L’allarmante diffusione di condotte di violenza domestica e di genere ha portato all’adozione di numerosi interventi in ambito nazionale e sovranazionale, per il suo contrasto.
A seguito della ratifica della Convenzione di Istanbul del 2011, anche il nostro legislatore si è posto l’obiettivo di combattere i fenomeni di violenza contro le donne – fisica, psicologica o economica -, creando corridoi preferenziali per i procedimenti penali e rafforzando le misure di prevenzione, come l’ammonimento del Questore, che consente alle forze dell’ordine di intervenire in maniera rapida sulla base di una semplice segnalazione, monitorando e diffidando l’autore delle condotte illecite, per evitarne la reiterazione.
L’intervento più rivoluzionario è avvenuto con la L.69/2019 “Codice Rosso”, che ha previsto un inasprimento delle pene, l’estensione di misure di protezione quali l’applicazione del braccialetto elettronico e l’accelerazione nell’assunzione delle informazioni da parte del Pubblico Ministero/polizia giudiziaria. La tutela si è poi allargata anche alla sede civile con il D.Lgs.150/2022 (Riforma Cartabia), che ha introdotto un rito speciale, applicabile ai procedimenti in cui siano allegati abusi familiari, violenza domestica o di genere nei confronti della partner o dei figli.
Dopo una breve istruttoria, il giudice civile può assumere provvedimenti in via urgente, di ordine economico o in tema di collocamento dei figli, coordinandosi con il giudice penale; nei casi più gravi, può adottare cautele per tutelare la sfera personale e di sicurezza della vittima, secretando il suo indirizzo di dimora se inserita in collocazione protetta.
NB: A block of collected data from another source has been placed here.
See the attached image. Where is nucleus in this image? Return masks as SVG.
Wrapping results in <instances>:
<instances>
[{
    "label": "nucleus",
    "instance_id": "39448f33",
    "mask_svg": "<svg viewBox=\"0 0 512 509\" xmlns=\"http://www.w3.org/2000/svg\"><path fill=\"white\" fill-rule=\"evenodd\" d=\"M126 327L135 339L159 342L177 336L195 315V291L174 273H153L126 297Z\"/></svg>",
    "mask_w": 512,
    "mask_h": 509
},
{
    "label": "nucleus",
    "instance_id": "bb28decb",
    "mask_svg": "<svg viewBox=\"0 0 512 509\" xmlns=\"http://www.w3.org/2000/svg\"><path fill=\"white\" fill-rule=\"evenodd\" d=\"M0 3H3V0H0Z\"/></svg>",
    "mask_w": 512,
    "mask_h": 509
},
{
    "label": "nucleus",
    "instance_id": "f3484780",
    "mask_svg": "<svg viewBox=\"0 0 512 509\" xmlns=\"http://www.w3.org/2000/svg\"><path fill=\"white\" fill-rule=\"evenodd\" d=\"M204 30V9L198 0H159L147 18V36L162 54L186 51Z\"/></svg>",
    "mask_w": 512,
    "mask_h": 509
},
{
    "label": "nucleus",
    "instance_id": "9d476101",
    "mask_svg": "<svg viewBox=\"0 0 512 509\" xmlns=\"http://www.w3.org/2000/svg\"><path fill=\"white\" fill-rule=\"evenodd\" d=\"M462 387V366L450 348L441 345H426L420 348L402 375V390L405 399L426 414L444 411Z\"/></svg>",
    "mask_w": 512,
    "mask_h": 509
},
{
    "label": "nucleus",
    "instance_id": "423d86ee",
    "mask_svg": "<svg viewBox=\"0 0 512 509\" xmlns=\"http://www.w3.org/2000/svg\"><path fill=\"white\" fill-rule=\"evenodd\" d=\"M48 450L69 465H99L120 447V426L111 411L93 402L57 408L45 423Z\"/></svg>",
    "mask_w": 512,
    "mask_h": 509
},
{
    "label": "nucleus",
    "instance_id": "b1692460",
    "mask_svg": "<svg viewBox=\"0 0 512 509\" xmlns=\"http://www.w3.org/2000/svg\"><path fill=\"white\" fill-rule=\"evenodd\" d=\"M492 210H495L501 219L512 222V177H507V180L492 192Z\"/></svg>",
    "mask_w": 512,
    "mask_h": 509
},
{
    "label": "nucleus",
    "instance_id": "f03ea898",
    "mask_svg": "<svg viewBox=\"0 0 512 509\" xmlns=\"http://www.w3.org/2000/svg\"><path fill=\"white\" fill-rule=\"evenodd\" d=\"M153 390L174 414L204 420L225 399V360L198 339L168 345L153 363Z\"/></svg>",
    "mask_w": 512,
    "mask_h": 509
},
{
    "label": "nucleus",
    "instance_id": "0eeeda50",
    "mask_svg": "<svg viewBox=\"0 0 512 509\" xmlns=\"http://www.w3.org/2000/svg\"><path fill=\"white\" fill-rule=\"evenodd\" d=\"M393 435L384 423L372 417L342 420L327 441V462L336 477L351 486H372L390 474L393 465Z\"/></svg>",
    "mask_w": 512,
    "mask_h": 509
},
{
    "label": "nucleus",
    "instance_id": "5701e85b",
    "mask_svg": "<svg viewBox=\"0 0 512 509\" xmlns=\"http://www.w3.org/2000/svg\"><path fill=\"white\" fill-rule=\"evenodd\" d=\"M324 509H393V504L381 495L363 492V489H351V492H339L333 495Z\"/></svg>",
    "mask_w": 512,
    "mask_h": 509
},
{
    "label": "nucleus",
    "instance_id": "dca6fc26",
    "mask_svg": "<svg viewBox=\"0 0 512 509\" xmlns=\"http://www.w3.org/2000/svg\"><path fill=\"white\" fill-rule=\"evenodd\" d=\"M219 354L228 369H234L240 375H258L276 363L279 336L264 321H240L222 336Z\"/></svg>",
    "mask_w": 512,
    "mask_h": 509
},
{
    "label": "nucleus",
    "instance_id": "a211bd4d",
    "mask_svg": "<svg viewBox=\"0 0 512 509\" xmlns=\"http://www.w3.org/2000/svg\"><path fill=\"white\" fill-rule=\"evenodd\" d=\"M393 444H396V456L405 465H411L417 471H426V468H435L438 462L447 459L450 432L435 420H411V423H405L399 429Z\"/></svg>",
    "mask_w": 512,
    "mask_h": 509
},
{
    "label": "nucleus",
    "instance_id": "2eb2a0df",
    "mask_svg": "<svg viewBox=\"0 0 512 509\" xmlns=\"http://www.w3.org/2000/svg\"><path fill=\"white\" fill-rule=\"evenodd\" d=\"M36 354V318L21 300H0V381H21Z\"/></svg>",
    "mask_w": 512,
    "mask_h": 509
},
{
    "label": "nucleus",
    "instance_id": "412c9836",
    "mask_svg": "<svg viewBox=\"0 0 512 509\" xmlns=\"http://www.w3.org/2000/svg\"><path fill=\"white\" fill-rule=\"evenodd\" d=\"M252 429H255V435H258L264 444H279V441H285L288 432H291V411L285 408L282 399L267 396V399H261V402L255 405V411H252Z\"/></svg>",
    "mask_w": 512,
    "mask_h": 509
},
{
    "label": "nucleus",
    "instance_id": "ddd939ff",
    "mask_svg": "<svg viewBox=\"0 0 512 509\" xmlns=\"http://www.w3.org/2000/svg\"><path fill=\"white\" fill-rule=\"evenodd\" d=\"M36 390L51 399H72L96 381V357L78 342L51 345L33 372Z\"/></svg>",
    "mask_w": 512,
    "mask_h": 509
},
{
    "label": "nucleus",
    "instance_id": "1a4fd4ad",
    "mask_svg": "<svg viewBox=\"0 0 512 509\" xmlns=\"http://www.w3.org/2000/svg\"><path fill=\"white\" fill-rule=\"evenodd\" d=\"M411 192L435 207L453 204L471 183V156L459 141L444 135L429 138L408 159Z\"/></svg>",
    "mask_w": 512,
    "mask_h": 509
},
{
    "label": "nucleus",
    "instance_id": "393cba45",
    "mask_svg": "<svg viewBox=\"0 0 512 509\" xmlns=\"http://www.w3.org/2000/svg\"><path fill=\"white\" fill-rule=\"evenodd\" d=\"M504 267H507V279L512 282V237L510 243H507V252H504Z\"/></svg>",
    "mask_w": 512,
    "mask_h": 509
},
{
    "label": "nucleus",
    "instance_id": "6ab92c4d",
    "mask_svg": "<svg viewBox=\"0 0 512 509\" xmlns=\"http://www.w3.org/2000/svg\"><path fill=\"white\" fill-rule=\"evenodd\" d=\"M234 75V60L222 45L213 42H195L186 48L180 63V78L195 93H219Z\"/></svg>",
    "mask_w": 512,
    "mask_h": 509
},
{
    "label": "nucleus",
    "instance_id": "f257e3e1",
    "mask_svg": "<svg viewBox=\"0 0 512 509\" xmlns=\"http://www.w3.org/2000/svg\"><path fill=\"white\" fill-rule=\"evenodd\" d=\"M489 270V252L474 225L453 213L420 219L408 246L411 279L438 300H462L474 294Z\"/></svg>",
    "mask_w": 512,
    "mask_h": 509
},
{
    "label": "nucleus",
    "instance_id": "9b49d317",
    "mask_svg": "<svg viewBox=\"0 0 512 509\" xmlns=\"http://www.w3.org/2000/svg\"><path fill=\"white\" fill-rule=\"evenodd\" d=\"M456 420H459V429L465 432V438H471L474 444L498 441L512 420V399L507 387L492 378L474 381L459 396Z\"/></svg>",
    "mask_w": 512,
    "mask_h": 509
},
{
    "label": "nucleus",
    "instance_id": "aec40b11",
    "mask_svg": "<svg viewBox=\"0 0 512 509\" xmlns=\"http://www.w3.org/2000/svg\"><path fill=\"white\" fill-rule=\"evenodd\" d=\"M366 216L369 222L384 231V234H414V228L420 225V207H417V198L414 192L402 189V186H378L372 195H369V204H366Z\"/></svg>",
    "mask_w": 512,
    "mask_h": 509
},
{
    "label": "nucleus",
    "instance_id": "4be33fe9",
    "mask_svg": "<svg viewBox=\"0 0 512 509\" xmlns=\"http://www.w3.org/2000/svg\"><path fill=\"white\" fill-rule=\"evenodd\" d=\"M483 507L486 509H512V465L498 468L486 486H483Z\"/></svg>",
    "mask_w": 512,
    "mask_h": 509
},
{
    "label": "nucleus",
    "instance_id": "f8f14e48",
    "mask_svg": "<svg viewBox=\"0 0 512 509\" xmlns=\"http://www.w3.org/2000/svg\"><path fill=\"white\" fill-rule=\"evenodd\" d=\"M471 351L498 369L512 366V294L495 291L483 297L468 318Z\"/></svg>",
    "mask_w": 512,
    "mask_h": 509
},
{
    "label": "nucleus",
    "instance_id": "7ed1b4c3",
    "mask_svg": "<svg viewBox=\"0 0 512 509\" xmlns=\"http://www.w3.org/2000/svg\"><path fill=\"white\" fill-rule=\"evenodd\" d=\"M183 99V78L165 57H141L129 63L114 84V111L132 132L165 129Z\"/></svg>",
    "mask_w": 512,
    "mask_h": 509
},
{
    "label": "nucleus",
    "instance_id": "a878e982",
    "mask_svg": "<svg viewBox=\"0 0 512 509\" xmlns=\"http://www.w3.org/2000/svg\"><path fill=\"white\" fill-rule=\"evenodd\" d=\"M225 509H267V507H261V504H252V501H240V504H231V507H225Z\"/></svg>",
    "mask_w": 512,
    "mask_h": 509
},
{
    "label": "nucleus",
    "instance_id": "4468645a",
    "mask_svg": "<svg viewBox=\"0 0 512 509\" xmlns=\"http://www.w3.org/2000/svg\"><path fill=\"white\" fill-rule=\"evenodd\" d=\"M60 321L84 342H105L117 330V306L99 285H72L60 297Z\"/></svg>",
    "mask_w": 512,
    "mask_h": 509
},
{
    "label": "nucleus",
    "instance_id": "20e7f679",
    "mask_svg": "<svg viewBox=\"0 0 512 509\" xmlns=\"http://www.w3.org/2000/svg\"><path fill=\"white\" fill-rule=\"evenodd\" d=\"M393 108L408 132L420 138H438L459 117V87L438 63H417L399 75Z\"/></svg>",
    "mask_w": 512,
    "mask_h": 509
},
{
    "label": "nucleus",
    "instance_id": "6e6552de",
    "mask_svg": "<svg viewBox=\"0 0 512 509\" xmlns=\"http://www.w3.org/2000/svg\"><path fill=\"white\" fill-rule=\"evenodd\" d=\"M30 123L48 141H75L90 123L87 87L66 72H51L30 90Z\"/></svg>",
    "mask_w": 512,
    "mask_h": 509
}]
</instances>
Inoltre – anche se è già cessata la convivenza-, il giudice civile può adottare ‘Ordini di protezione’ allo scopo di impedire condotte aggressive perpetrate dentro e fuori la casa familiare, stimolando l’intervento dei servizi sociali del territorio e prevedendo il divieto di avvicinamento alla persona offesa per l’autore degli abusi.
Nonostante queste riforme vadano nella direzione di un travaso istantaneo di informazioni tra giudice penale e civile, i fenomeni di violenza sono tutt’altro che diminuiti e continua a registrarsi, in media, un femminicidio ogni tre giorni. Le denunce sono aumentate, ma è ancor alta la percentuale di donne che non denuncia, per timore di ritorsioni da parte dell’aggressore, per la preoccupazione del giudizio, oppure perché non sono finanziariamente autonome, o non sanno dove rifugiarsi.
Cosa possono fare, cittadini e istituzioni, per centrare l’obiettivo?
È fondamentale, innanzitutto, incentivare le attività di sensibilizzazione verso un contesto sociale, in cui le donne possano sentirsi libere e sicure di denunciare e trovino ascolto, protezione e supporto.
Bisogna migliorare le campagne di informazione, per aiutare le donne a riconoscere i segnali di violenza, far comprendere quali sono gli strumenti a disposizione e le strutture presenti sul territorio, che offrono assistenza e rifugio.
Ricordiamo alle vittime di violenza che hanno diritto ad accedere sempre all’assistenza legale gratuita, anche se il loro reddito, o quello del partner, superi i tetti fissati per l’accesso al gratuito patrocinio.